Dal punto di vista del bambino, i limiti possono rappresentare delle restrizioni che lo fanno infuriare, ma sono anche protezioni che lo fanno sentire al sicuro. Il genitore che pone dei limiti senza avere paura, con serena fermezza, viene visto come forte e in grado di proteggere il proprio bambino. Il bambino vuole un genitore che gli sappia tenere testa. Sapere che il genitore sia disposto ad affrontare dei momenti sgradevoli, di conflitto, di braccio di ferro, nell’interesse del bambino alimenta sicurezza. Raramente le concessioni fatte per quieto vivere si rivelano efficaci.

Il genitore che, con le migliori intenzioni, cerca di risparmiare al figlio ogni sofferenza, potrebbe privarlo dell’opportunità di sviluppare degli strumenti per fare fronte alle difficoltà.

Come farsi vedere da un figlio

Un’idea assai diffusa è che un genitore debba mostrare ai figli la parte migliore di sé nascondendo quella che invece si ritiene sia la peggiore. Spesso questa idea è condivisa tra la coppia che insieme mira a far idealizzare al figlio i propri genitori. I bambini sono predisposti ad accogliere come vero questo messaggio in quanto vivono nel loro mondo magico in cui nulla è impossibile. Questa idealizzazione è già presente spontaneamente nei bambini: non è necessario alimentarla ulteriormente in quanto espone a un riscontro con la realtà inevitabilmente deludente.

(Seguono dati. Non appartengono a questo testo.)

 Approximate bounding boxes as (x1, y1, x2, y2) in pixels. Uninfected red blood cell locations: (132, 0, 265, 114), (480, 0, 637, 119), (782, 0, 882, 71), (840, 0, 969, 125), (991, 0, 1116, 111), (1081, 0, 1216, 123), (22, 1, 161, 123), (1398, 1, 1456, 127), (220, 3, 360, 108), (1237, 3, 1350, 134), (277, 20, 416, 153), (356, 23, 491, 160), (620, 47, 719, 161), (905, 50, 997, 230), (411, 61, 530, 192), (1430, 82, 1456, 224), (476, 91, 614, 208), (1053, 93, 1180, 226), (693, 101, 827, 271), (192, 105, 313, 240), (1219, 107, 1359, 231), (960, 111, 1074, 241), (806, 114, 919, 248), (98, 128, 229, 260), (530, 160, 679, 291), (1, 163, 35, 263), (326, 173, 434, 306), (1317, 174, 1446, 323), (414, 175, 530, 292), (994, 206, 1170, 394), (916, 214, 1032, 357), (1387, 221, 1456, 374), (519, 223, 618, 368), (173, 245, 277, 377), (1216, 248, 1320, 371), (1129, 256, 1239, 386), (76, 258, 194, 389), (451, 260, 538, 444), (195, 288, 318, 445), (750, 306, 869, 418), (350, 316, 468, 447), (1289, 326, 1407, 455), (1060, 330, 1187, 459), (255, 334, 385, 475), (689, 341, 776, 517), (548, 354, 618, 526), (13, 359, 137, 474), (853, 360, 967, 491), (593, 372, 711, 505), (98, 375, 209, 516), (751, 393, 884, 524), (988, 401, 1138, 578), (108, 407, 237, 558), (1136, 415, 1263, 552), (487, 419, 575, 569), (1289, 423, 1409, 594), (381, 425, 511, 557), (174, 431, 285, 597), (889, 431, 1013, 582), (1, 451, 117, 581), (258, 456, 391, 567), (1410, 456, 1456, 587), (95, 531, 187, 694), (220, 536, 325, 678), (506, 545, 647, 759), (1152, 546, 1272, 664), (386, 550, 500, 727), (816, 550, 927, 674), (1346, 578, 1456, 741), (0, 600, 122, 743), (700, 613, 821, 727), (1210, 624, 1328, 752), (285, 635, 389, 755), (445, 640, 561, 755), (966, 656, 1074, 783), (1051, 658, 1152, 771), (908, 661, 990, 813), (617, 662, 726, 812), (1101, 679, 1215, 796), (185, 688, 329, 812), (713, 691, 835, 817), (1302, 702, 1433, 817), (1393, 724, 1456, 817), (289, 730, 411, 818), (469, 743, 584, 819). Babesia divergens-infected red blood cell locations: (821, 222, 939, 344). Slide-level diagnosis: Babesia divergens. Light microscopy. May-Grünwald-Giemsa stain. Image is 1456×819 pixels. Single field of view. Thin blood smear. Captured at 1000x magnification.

Un conto è una graduale disillusione, un altro è una violenta delusione. La prima è adattiva, la seconda può essere destabilizzante.

Cosa può o non può fare un bambino.

Ha bisogno di fare pratica per padroneggiare  le proprie capacità fisiche che sta sviluppando: è per questo che vuole fare da solo. Spesso, però pretende di fare cose che vanno oltre i suoi attuali limiti. E’ importante che acquisica una visione realistica di quello che può e non può fare ma bisogna farlo senza frustrare le sue aspirazioni né mortificando il suo entusiasmo.  Deve provare per scoprire dove sono i suoi limiti e dove può evre bisogno di essere aoutato. Un bambino convinto di poter fare tutto da solo sarà incapace di accettare di farsi aiutare: una sana dipendenza dagli altri.

Il bambino non può imparare a controllare…

…l’aggressività e le emozioni negative se non ha avuto la possibilità di provarle, di conoscerle di prima persona. Solo così può valutarne la forza etrovare in sé le risorse per imbrigliarle e, se possibile, utilizzarle per scopi vantaggiosi.

Un sano sviluppo non può prescindere totalmente dal disagio causato dai sentimenti sgradevoli.